— The problem —
Set down each record exactly as written.
::::::
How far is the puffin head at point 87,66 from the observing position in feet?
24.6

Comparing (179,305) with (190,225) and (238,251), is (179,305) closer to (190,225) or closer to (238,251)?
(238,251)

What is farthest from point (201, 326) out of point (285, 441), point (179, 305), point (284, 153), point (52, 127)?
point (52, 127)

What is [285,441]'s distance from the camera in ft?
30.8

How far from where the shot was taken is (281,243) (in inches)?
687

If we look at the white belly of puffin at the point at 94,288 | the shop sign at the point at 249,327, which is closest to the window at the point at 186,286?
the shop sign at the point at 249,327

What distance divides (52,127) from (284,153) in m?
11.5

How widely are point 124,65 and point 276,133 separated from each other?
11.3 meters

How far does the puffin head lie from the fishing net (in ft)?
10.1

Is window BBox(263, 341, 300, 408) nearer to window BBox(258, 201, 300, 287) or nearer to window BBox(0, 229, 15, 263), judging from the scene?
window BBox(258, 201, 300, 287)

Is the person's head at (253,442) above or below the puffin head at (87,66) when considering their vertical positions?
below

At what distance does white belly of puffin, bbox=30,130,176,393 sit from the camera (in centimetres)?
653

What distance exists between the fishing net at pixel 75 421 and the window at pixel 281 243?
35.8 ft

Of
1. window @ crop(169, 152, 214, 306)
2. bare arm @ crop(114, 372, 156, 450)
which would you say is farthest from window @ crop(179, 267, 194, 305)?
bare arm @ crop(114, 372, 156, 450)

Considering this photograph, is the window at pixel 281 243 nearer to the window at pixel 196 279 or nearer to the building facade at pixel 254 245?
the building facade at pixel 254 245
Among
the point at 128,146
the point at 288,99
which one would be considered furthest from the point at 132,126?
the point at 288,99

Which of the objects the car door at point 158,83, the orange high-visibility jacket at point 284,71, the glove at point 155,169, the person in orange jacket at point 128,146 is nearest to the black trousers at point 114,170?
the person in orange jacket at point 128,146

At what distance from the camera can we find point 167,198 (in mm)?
::::::
— Written answer —
How far is the puffin head at point 87,66 from the observing position in feet?
24.6

Comparing (179,305) with (190,225) and (238,251), is (179,305) closer to (190,225) or closer to (238,251)?
(238,251)

What is farthest from point (201, 326) out of point (285, 441), point (179, 305), point (284, 153), point (52, 127)?
point (52, 127)

What is [285,441]'s distance from the camera in ft?
30.8

How far from where the shot was taken is (281,243) (in inches)?
687

If we look at the white belly of puffin at the point at 94,288 | the shop sign at the point at 249,327, which is closest to the window at the point at 186,286?
the shop sign at the point at 249,327

What distance divides (52,127) from (284,153) in m?
11.5

How widely are point 124,65 and point 276,133 separated from each other?
11.3 meters

How far does the puffin head lie from the fishing net (in ft)?
10.1

Is window BBox(263, 341, 300, 408) nearer to window BBox(258, 201, 300, 287) or nearer to window BBox(0, 229, 15, 263), judging from the scene?
window BBox(258, 201, 300, 287)

Is the person's head at (253,442) above or below the puffin head at (87,66) when considering their vertical positions?
below

At what distance does white belly of puffin, bbox=30,130,176,393 sit from the camera (in centimetres)?
653

What distance exists between the fishing net at pixel 75 421 and the window at pixel 281 243?
35.8 ft

Of
1. window @ crop(169, 152, 214, 306)
2. bare arm @ crop(114, 372, 156, 450)
which would you say is farthest from window @ crop(179, 267, 194, 305)?
bare arm @ crop(114, 372, 156, 450)

Considering this photograph, is the window at pixel 281 243 nearer to the window at pixel 196 279 or nearer to the building facade at pixel 254 245?
the building facade at pixel 254 245
Among
the point at 128,146
the point at 288,99
which one would be considered furthest from the point at 132,126?
the point at 288,99

Which of the objects the car door at point 158,83, the orange high-visibility jacket at point 284,71, the glove at point 155,169, the person in orange jacket at point 128,146 is nearest to the black trousers at point 114,170?
the person in orange jacket at point 128,146

At what distance from the camera can we find point 167,198 (in mm)?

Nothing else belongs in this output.